--- BEGIN ---

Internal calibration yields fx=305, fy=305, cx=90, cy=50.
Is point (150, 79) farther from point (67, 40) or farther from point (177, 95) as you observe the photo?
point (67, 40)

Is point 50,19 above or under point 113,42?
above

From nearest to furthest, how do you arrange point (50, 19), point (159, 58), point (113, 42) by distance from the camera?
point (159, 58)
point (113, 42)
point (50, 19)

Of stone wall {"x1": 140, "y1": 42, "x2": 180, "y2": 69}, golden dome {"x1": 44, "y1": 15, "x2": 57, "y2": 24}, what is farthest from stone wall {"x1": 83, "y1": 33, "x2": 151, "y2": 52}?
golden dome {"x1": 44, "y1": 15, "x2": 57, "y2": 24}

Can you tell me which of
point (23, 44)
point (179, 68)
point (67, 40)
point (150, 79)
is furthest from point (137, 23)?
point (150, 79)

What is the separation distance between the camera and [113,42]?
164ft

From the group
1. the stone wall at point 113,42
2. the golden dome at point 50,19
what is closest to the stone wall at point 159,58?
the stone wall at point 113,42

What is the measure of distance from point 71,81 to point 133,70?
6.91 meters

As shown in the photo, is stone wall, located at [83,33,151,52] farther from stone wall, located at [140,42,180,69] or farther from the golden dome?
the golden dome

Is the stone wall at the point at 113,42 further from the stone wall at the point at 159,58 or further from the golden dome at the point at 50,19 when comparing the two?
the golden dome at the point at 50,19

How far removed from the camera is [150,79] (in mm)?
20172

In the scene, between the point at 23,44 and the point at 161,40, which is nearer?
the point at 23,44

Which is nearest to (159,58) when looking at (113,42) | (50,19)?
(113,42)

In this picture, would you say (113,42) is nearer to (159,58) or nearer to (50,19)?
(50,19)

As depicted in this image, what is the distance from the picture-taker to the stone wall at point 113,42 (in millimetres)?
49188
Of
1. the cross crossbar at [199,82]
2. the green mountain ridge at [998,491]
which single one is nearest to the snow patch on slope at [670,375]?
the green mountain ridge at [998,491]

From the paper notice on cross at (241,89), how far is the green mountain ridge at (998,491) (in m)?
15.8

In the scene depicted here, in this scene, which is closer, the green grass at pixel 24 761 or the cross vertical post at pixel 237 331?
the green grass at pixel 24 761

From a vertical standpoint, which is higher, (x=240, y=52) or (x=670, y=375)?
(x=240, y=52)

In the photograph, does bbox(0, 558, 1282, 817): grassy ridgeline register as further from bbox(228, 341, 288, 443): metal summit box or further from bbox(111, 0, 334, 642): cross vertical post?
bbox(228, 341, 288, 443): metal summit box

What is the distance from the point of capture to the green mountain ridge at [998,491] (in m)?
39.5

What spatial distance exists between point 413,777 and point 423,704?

--- END ---

Can you rewrite the material as a numbered list, starting with the line that contains "From the group" and going through the end of the material, with blank lines left out?

1. From the group
2. 1. the stone wall at point 113,42
3. 2. the golden dome at point 50,19
4. what is closest to the stone wall at point 159,58?
5. the stone wall at point 113,42
6. What is the measure of distance from point 71,81 to point 133,70?
7. 6.91 meters
8. As shown in the photo, is stone wall, located at [83,33,151,52] farther from stone wall, located at [140,42,180,69] or farther from the golden dome?
9. the golden dome
10. Is the stone wall at the point at 113,42 further from the stone wall at the point at 159,58 or further from the golden dome at the point at 50,19 when comparing the two?
11. the golden dome at the point at 50,19
12. How far removed from the camera is [150,79] (in mm)?
13. 20172
14. In the scene, between the point at 23,44 and the point at 161,40, which is nearer?
15. the point at 23,44
16. Which is nearest to (159,58) when looking at (113,42) | (50,19)?
17. (113,42)
18. In this picture, would you say (113,42) is nearer to (159,58) or nearer to (50,19)?
19. (50,19)
20. As depicted in this image, what is the distance from the picture-taker to the stone wall at point 113,42 (in millimetres)?
21. 49188
22. Of
23. 1. the cross crossbar at [199,82]
24. 2. the green mountain ridge at [998,491]
25. which single one is nearest to the snow patch on slope at [670,375]?
26. the green mountain ridge at [998,491]
27. From the paper notice on cross at (241,89), how far is the green mountain ridge at (998,491) (in m)?
28. 15.8
29. In the scene depicted here, in this scene, which is closer, the green grass at pixel 24 761 or the cross vertical post at pixel 237 331?
30. the green grass at pixel 24 761
31. From a vertical standpoint, which is higher, (x=240, y=52) or (x=670, y=375)?
32. (x=240, y=52)
33. In the photograph, does bbox(0, 558, 1282, 817): grassy ridgeline register as further from bbox(228, 341, 288, 443): metal summit box or further from bbox(111, 0, 334, 642): cross vertical post?
34. bbox(228, 341, 288, 443): metal summit box
35. What is the distance from the point of capture to the green mountain ridge at [998,491] (in m)?
36. 39.5
37. What spatial distance exists between point 413,777 and point 423,704?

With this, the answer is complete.